● Supplied records
* begin *

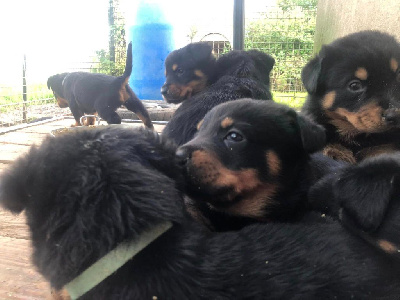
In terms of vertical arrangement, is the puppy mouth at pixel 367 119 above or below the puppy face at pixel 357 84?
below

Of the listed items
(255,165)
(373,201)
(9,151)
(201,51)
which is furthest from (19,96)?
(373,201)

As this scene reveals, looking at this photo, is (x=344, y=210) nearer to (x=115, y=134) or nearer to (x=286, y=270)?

* end *
* begin *

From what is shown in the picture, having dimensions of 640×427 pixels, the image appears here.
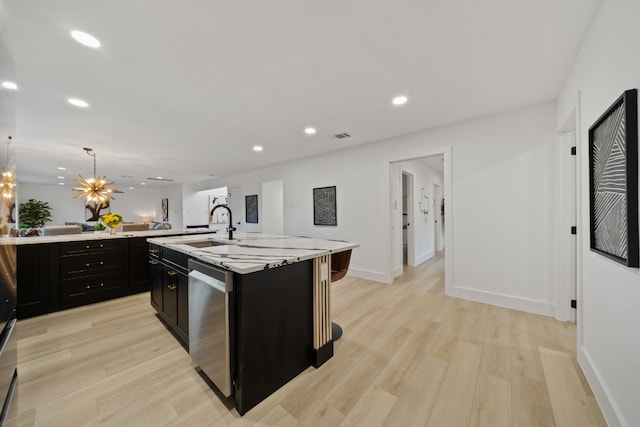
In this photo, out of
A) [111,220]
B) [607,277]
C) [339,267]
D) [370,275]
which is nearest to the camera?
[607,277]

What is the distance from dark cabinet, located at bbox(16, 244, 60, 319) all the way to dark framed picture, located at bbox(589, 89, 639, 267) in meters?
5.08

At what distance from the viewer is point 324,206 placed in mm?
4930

* end *
* begin *

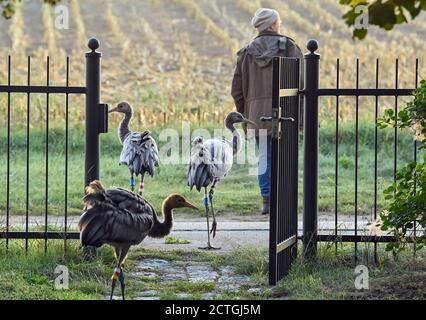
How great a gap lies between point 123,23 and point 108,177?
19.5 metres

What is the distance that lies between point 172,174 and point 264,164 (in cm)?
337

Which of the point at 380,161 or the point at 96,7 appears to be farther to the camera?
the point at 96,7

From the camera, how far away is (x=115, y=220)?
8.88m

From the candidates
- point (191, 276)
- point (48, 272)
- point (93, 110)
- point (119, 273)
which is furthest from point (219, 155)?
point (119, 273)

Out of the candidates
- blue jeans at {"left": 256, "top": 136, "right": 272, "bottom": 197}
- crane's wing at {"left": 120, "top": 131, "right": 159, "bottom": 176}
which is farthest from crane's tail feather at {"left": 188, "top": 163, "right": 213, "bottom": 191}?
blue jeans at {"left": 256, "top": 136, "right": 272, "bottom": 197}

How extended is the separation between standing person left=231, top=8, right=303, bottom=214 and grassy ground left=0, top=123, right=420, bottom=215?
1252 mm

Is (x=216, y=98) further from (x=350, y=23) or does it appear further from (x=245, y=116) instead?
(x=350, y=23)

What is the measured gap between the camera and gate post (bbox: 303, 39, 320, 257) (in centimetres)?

* end *

● What you should do
Render everything above, from the line containing "From the candidates" down to the line containing "What is the measured", as a Markdown table with the columns Row and Line. Number the rows in order, and leave out blank lines.

● Task output
| Row | Line |
|---|---|
| 1 | From the candidates |
| 2 | - point (191, 276) |
| 3 | - point (48, 272) |
| 4 | - point (93, 110) |
| 5 | - point (119, 273) |
| 6 | which is furthest from point (219, 155)? |
| 7 | point (119, 273) |
| 8 | Out of the candidates |
| 9 | - blue jeans at {"left": 256, "top": 136, "right": 272, "bottom": 197} |
| 10 | - crane's wing at {"left": 120, "top": 131, "right": 159, "bottom": 176} |
| 11 | which is farthest from crane's tail feather at {"left": 188, "top": 163, "right": 213, "bottom": 191}? |
| 12 | blue jeans at {"left": 256, "top": 136, "right": 272, "bottom": 197} |
| 13 | How extended is the separation between standing person left=231, top=8, right=303, bottom=214 and grassy ground left=0, top=123, right=420, bottom=215? |
| 14 | 1252 mm |
| 15 | Is (x=216, y=98) further from (x=350, y=23) or does it appear further from (x=245, y=116) instead? |
| 16 | (x=350, y=23) |
| 17 | What is the measured gap between the camera and gate post (bbox: 303, 39, 320, 257) (in centimetres)? |